L’ultima fase corrisponde alla chiusura, che può essere assorbita in una sintesi biografica da riconsegnare al cliente e da condividere insieme a lui, riepilogando i passaggi più salienti del percorso, rafforzando i nodi e gli svincoli più rilevanti, rintracciando gli elementi più significativi legati alle scelte che hanno condotto fino al momento conclusivo. Insomma si prende consapevolezza di quanto si sia entrati attivamente dentro una prospettiva di evoluzione, e di come ciò possa rappresentare un nuovo punto di partenza che apre ad ulteriori ed inediti auspici e scenari futuri. La fine dell’esperienza può anche essere ritualizzata secondo forme culturalmente condivise e riconosciute, oppure congiuntamente attestata anche attraverso la consegna di un oggetto che assumerà una importante valenza simbolica e metaforica per il cliente.

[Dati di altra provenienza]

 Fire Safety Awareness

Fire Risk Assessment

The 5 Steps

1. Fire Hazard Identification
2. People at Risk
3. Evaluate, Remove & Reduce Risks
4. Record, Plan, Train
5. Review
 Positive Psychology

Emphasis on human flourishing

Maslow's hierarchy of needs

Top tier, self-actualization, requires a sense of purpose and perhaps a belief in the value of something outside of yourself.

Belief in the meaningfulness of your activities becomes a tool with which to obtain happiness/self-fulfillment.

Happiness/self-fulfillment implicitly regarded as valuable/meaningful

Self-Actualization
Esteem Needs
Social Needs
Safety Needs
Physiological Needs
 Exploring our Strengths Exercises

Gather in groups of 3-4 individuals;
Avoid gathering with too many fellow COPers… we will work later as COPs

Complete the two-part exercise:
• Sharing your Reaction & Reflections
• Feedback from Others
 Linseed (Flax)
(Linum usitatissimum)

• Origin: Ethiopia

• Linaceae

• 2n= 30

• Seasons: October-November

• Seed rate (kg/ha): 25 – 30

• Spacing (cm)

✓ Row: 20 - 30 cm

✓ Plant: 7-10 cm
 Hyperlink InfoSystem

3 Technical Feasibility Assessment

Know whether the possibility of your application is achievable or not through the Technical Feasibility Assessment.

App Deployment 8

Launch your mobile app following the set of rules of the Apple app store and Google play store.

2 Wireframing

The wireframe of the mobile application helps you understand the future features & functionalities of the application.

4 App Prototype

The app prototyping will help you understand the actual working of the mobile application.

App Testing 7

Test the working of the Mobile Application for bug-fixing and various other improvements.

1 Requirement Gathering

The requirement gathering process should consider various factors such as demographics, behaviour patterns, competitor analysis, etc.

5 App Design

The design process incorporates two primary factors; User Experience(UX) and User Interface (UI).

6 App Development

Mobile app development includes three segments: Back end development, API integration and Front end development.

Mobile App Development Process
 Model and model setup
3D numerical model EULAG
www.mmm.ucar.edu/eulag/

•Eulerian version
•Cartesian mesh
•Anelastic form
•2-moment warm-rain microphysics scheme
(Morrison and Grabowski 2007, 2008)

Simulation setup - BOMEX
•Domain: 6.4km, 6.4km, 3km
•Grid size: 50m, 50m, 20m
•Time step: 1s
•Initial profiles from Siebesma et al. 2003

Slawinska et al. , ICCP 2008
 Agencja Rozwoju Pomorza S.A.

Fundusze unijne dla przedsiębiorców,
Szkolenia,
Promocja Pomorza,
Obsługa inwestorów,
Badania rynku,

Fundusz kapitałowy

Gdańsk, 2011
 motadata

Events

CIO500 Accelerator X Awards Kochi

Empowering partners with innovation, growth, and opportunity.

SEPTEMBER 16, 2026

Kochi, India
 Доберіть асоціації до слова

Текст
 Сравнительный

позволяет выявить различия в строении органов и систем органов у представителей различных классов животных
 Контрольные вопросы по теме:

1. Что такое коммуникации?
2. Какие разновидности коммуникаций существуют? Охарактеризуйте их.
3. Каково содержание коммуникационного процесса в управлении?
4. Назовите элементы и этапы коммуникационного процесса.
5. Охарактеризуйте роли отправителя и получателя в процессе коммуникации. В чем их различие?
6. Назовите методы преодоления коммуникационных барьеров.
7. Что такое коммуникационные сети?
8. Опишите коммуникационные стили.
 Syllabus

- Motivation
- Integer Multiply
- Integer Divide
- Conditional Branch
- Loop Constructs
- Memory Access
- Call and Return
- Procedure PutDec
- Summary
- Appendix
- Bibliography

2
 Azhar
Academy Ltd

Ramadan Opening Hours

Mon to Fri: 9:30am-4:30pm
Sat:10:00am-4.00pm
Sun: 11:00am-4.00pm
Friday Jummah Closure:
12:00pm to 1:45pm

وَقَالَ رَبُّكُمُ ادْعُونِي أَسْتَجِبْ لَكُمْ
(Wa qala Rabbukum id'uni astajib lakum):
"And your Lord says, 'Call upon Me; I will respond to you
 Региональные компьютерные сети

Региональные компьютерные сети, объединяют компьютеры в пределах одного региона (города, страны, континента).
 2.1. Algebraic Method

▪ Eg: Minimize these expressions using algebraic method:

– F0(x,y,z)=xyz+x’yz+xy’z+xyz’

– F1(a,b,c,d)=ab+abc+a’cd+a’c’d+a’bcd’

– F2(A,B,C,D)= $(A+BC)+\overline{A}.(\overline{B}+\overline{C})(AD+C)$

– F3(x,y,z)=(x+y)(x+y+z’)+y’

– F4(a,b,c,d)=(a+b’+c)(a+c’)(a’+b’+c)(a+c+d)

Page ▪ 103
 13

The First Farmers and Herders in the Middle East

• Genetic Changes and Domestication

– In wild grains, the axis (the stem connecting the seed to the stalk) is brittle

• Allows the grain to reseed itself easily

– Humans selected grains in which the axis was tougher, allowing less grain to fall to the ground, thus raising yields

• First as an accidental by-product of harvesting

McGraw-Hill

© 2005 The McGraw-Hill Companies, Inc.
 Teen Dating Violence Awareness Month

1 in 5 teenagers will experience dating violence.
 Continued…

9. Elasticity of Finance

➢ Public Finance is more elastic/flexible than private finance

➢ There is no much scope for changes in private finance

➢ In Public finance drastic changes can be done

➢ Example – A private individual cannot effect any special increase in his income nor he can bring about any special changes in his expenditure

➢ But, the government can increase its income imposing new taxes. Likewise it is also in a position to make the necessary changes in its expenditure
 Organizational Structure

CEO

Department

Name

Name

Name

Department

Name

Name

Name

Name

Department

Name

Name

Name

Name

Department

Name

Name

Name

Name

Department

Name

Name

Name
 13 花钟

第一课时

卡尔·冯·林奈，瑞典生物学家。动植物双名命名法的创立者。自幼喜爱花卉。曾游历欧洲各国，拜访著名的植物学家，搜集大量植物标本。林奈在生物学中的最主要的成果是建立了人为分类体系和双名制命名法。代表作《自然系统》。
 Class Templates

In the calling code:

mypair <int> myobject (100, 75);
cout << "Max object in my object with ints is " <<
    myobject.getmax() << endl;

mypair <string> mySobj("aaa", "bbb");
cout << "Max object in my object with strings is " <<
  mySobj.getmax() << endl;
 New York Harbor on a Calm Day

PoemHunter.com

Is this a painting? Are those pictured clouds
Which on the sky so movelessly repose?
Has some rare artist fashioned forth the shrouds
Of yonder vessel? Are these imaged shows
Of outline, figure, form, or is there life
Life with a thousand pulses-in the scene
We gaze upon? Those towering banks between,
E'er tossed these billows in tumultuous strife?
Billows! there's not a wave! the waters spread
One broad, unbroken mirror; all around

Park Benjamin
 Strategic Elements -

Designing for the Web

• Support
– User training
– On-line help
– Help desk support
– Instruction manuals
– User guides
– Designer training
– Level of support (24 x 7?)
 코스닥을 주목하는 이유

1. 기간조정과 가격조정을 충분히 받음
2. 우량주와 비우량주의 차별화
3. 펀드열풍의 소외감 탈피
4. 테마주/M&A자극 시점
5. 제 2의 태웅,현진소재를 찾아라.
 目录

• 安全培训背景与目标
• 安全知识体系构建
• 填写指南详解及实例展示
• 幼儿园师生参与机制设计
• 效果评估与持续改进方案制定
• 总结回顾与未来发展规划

Il counselor potrebbe proporre a sua discrezione un unico incontro aggiuntivo di controllo (follow-up), con una calendarizzazione diversa rispetto a quella abituale, al solo scopo di verificare il reale consolidamento di una nuova situazione auspicata e raggiunta, nell’ipotesi della conservazione e del mantenimento del proprio stato di benessere. Una richiesta che potrebbe essere esplicitata fin dagli inizi come facente parte del percorso, in modo da non metacomunicare l’esigenza del controllo o di una non completa fiducia da parte del counselor.

 

Ogni decisione assunta va comunicata e chiarita con il massimo della trasparenza, dimostrando in corso d’opera che si agisce esclusivamente nell’interesse del cliente. Lo stile del counselor sarà in ogni caso l’elemento prevalente che costituirà il clima di lavoro condiviso, e che definirà la qualità della cornice relazionale fra operatore e cliente.